C'est ça, on a une courbe qui se pentifie donc qui devient plus
positive. Mais au même moment on a des baisses de taux, on ne voit pas
ça souvent.
En fait, Denis, je te dirais que ni toi ni moi l'avons vu de notre
carrière. Depuis que la Réserve fédérale gère la politique monétaire
avec Fed funds, c'est la première fois où la Réserve fédérale baisse
les taux de 75 points de base et que les taux 10 ans sont en hausse de
près de 80 points de base. Donc on appelle ça une pentification
baissière. Denis, c'est difficile à mettre dans tes modèles
économiques, ce genre de pentification de la courbe des taux d'intérêt
si elle est baissière, avec des taux longs qui montent plus que les
taux courts, parce que tu peux pas calibrer ton modèle pour un épisode
que tu n'as jamais connu.

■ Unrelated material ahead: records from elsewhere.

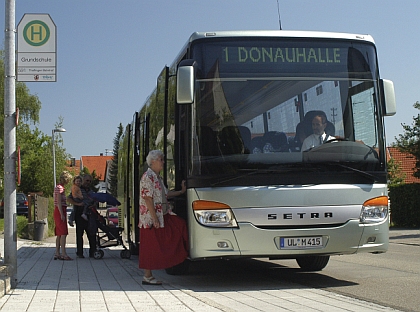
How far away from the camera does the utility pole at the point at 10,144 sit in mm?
9344

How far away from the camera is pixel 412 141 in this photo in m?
36.7

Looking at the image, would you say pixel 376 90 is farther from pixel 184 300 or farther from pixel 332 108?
pixel 184 300

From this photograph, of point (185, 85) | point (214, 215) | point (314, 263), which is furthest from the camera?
point (314, 263)

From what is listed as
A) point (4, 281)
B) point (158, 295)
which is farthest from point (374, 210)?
point (4, 281)

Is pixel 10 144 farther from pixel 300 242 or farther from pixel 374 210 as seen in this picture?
pixel 374 210

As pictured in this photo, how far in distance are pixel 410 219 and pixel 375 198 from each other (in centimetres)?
2660

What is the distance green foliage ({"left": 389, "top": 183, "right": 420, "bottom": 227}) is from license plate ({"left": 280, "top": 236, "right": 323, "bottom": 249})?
26789 mm

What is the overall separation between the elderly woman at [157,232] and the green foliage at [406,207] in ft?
88.7

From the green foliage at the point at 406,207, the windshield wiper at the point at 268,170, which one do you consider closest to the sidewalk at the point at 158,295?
the windshield wiper at the point at 268,170

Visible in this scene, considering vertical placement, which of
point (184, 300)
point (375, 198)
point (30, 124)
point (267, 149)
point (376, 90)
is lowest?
point (184, 300)

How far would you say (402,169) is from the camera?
57812mm

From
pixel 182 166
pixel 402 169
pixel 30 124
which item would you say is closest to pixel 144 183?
pixel 182 166

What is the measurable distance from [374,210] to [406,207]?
87.1 ft

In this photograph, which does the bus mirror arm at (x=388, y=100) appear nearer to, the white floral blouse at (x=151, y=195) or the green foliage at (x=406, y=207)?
the white floral blouse at (x=151, y=195)
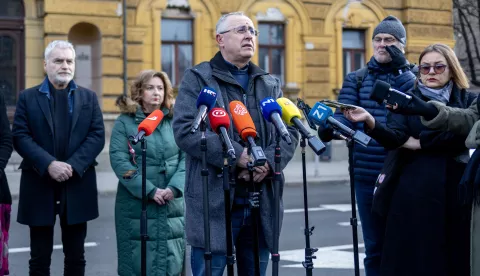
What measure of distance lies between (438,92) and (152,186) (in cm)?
228

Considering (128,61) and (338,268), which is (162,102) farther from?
(128,61)

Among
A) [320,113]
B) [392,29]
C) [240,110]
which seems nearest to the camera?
[320,113]

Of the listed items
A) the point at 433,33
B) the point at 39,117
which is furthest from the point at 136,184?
the point at 433,33

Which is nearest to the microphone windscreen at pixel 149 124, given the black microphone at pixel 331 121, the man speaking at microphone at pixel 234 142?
the man speaking at microphone at pixel 234 142

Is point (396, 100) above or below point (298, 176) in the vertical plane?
above

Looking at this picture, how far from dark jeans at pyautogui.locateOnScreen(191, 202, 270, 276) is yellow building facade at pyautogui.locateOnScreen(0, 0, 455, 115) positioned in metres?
15.8

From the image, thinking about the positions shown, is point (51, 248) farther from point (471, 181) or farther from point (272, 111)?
point (471, 181)

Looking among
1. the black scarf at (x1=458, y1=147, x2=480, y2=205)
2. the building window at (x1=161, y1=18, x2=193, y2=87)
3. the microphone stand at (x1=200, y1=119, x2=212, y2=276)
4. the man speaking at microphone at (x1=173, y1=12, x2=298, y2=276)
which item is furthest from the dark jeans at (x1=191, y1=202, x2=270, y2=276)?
the building window at (x1=161, y1=18, x2=193, y2=87)

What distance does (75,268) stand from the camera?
6062mm

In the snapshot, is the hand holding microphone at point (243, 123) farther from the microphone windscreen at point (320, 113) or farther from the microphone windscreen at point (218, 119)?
the microphone windscreen at point (320, 113)

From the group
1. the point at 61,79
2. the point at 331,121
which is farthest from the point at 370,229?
the point at 61,79

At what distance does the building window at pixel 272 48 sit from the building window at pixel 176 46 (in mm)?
2152

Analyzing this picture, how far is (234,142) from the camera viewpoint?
4.57 metres

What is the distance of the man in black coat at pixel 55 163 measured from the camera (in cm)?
595
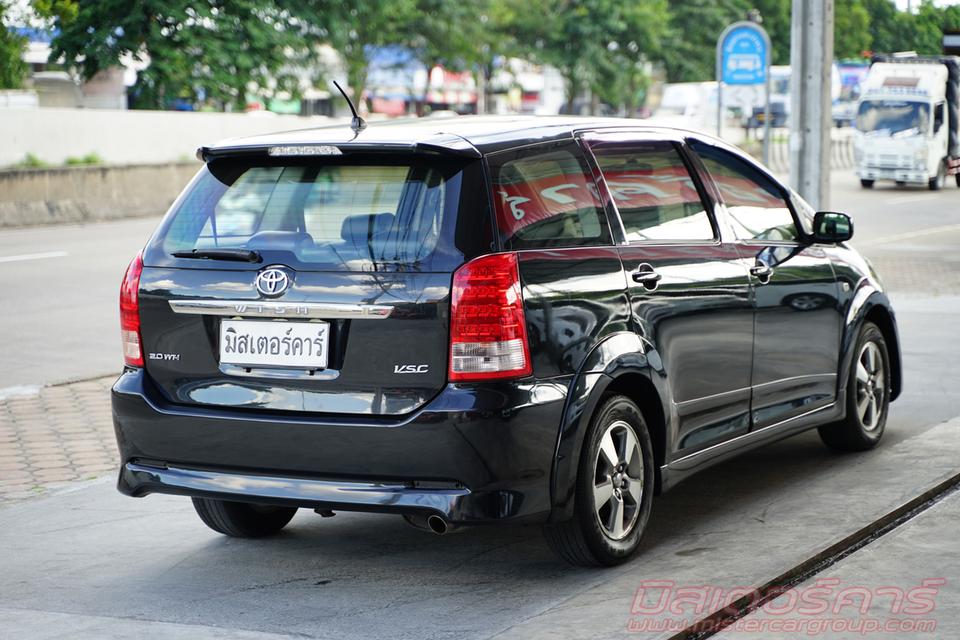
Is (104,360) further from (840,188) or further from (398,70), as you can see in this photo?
(398,70)

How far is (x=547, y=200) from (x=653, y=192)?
0.74 metres

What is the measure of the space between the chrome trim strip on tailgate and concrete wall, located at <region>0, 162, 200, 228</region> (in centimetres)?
1686

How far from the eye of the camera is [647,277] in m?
5.37

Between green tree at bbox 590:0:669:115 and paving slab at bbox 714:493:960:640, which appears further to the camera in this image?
→ green tree at bbox 590:0:669:115

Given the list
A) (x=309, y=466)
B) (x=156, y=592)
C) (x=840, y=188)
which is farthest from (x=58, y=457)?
(x=840, y=188)

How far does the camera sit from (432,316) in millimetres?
4680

Or on est un peu dans l'inconnu
présentement, donc il y a un marché obligataire qui dit "oui, je
pentifie, mais y a des choses qui m'agacent".
Oui ça démontre de l'incertitude dans le marché, forcément, avec des
taux à la hausse dans le long terme, ça c'est un signe. Mais en même
temps, il y a peut-être aussi le fait que le gouvernement américain va
avoir un déficit encore une fois extraordinaire.
En fait inédit, avec un taux de chômage à 4%, on va encore avoir un
déficit à 7%, ce qui m'amène une dette cumulée au PIB Denis qui
devrait excéder le record précédent qui avait été établi à la fin de
la 2e Guerre mondiale alors que les Américains finançaient une guerre
mondiale. Donc tout ça pour dire que présentement on est en territoire
inconnu parce qu'on va tester les capacités de l'Oncle Sam à emprunter
de façon très agressive et de continuer. Donc c'est là où les marchés
obligataires et la pentification qu'on voit présentement, il y a
probablement des choses comme ça qui commencent à agacer.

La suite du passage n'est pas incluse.